OK. Yikes! I am definitely out of my league. I'm intimidated by sumps and overflows. Just the idea of having to plumb all that and the risk of failure terrifies me. I was imagining I'd get an fx5 canister and run the pipes up/down 1 of the sides. I definitely want to go as big as is possible, but have some things to work out like the stupid doors in the mudroom! With both doors fully open there's only 3 feet of wall between them while the entire wall is closer to 10 feet. I'm asking myself what it would mean if I couldn't open those doors all the way (b/c they open into the stand) or if I can change the way one of them swings to get me 6 ft of clearance. Will that mess up the feng shui of my whole house...? My wife has opinions too and fish tanks are very much a my thing. 

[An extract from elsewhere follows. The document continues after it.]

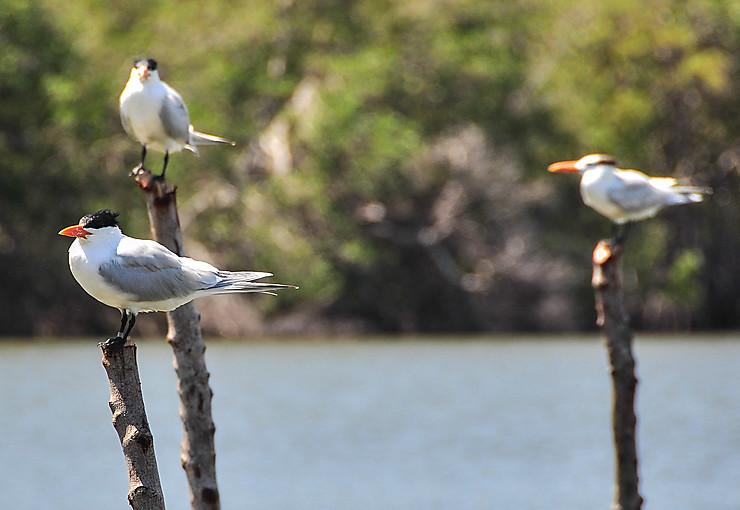 Les sentinelles de la lagune du Parc national de Baconao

I looked through your posts to find a pic of your tank and am extremely disappointed that I am not finding any. Do you have any to share? I'll let you know if i notice the overflow tower so you can add to your sample size for that poll. 

PS - From your posts responses I'll now be spending some time reading aquariumscience.org. Please excuse the slowness in my responses.


----------



## SenorStrum (Aug 14, 2020)

The lack of pictures is indeed conspicuous. You are the first to really comment on it. I intend to post more pictures in March and document the story of how it went after it's all been up and running for a full year. 

However, because I like you, and I consider us friends, here is a picture with my top off.









Here you can see the return lines that come up the tower at the wall and run out into the room to create a positive flow in the tank. 










This from the other side and with the Canopy and the lights on. There's no banana so I included a daughter for scale.


----------



## Auballagh (Jan 29, 2003)

Wow.
I've been trying to get El' Hefe to post up a picture or two of that beast for MONTHS now. And well now finally, thar it izzzz!!!!
Whew.... nice! And, it's most certainly a big'n.


----------



## kevinaii (Sep 8, 2014)

SenorStrum said:


> the return lines that come up the tower at the wall and run out into the room to create a positive flow in the tank.


I have a daughter about that size and no bananas so this worked far better for scale, and ya, it's enormous! It's beautiful. These are tears of joy & inspiration 😭

The return lines are behind that black overflow plastic casing? How could anyone see them with the canopy on? By positive flow you mean pushing the water from one end of the tank (outtake, far open-air end) back to the other (intake near the wall)?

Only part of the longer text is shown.